Tekstfragment
>>>>

Het tweede rapport betreft een taxatie in verhuurde staat. De onderbouwing van de huurreferenties is onvoldoende en de taxateur vertaalt niet hoe de markthuur tot de marktwaarde leidt, met een enorm verschil tussen de waarde in leegstand en verhuurde toestand. Ook worden diverse keren de termen executiewaarde en vrijwillige veiling gehanteerd. Dit zijn geen erkende waardebegrippen en het gebruik ervan is daarom onzorgvuldig. Daarnaast is sprake van taxeren buiten de Kamer waar de taxateur ingeschreven staat, zonder toelichting waarom hij over de daarvoor benodigde deskundigheid beschikt.
De taxateur begrijpt niet waar de klacht vandaan komt. De opdrachtgevers en de bank waren tevreden met de taxatie. De gevraagde maatregel vindt hij erg zwaar. Hij heeft openheid gegeven tijdens de gesprekken en heeft toegelicht hoe alles tot stand is gekomen en waarom hij bepaalde begrippen heeft gebruikt. Hij heeft sinds de audit meerdere taxaties van vergelijkbare objecten doorverwezen naar een BV-taxateur en neemt deze taxaties niet meer aan, zodat de kans op herhaling gering is. Na het tweede gecontroleerde taxatierapport heeft hij extra scholing gevolgd inzake verhuurd vastgoed. Hij begrijpt dat in dit rapport fouten zijn gemaakt met betrekking tot de doelomschrijving en de hieruit volgende onderbouwing.

<<<<

Aangeleverd materiaal
>>>>

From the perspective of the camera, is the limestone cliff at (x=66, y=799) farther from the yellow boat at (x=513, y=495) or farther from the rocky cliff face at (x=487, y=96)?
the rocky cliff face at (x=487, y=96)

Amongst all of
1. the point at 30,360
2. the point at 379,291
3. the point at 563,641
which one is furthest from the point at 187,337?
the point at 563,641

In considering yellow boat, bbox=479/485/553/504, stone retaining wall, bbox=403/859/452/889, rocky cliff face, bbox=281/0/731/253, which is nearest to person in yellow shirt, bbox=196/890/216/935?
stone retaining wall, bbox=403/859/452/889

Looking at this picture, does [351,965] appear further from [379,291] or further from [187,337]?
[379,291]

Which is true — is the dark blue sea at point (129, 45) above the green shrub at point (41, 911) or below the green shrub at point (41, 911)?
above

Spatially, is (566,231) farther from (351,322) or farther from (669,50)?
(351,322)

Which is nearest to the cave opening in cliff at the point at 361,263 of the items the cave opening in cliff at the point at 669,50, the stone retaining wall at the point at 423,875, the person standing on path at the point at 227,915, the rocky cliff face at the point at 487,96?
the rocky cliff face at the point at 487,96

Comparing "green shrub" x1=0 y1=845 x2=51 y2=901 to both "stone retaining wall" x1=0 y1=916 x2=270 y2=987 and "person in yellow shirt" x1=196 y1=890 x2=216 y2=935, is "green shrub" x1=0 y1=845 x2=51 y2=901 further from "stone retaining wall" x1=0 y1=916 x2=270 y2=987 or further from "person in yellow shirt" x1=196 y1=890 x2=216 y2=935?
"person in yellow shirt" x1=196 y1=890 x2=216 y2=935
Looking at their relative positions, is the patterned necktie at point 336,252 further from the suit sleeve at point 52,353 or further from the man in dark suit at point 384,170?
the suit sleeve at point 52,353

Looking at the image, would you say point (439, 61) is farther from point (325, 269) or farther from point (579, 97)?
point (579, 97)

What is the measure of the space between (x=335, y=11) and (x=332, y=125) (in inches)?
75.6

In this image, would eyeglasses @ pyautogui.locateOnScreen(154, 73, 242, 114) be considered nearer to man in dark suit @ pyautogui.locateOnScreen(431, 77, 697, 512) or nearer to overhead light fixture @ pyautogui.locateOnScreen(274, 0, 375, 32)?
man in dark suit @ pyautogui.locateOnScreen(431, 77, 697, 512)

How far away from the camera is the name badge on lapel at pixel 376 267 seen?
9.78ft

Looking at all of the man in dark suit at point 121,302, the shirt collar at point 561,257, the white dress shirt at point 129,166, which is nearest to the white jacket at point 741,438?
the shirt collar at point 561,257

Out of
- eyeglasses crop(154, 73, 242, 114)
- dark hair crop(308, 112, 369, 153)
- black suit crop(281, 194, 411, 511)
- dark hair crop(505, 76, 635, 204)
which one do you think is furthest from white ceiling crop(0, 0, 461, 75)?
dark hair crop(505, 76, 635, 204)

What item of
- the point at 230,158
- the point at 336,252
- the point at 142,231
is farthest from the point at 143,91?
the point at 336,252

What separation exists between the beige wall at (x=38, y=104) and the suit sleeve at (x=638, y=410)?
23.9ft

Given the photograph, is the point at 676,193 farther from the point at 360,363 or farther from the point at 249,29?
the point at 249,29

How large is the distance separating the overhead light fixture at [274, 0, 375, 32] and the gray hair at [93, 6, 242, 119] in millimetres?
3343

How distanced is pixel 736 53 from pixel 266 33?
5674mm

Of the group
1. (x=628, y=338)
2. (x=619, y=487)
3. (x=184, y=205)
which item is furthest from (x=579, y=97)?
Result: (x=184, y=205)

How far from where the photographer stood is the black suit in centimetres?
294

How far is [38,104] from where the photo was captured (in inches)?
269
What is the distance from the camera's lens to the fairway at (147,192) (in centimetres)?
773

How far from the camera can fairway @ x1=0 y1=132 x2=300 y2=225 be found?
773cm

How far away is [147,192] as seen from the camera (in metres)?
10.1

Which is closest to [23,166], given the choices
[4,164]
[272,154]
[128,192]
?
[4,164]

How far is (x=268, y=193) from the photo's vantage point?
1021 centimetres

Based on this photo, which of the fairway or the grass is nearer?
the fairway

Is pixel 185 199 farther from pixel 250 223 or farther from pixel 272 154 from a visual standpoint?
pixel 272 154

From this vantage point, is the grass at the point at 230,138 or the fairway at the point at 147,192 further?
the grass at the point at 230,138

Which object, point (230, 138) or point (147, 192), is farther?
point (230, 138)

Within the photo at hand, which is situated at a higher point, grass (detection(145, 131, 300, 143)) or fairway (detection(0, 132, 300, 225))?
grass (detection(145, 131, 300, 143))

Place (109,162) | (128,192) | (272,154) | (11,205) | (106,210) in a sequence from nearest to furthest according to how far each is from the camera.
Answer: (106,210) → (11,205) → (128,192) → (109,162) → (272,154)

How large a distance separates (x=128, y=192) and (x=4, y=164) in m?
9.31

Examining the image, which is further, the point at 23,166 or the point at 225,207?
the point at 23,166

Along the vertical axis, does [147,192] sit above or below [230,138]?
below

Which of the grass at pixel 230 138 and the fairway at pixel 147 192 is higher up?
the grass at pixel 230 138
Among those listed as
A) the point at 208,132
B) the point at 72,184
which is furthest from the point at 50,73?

<<<<

Typ uit de tekst over de klacht tegen de taxateur het stuk van "Het tweede rapport" tot en met "benodigde deskundigheid beschikt." letterlijk over.

Het tweede rapport betreft een taxatie in verhuurde staat. De onderbouwing van de huurreferenties is onvoldoende en de taxateur vertaalt niet hoe de markthuur tot de marktwaarde leidt, met een enorm verschil tussen de waarde in leegstand en verhuurde toestand. Ook worden diverse keren de termen executiewaarde en vrijwillige veiling gehanteerd. Dit zijn geen erkende waardebegrippen en het gebruik ervan is daarom onzorgvuldig. Daarnaast is sprake van taxeren buiten de Kamer waar de taxateur ingeschreven staat, zonder toelichting waarom hij over de daarvoor benodigde deskundigheid beschikt.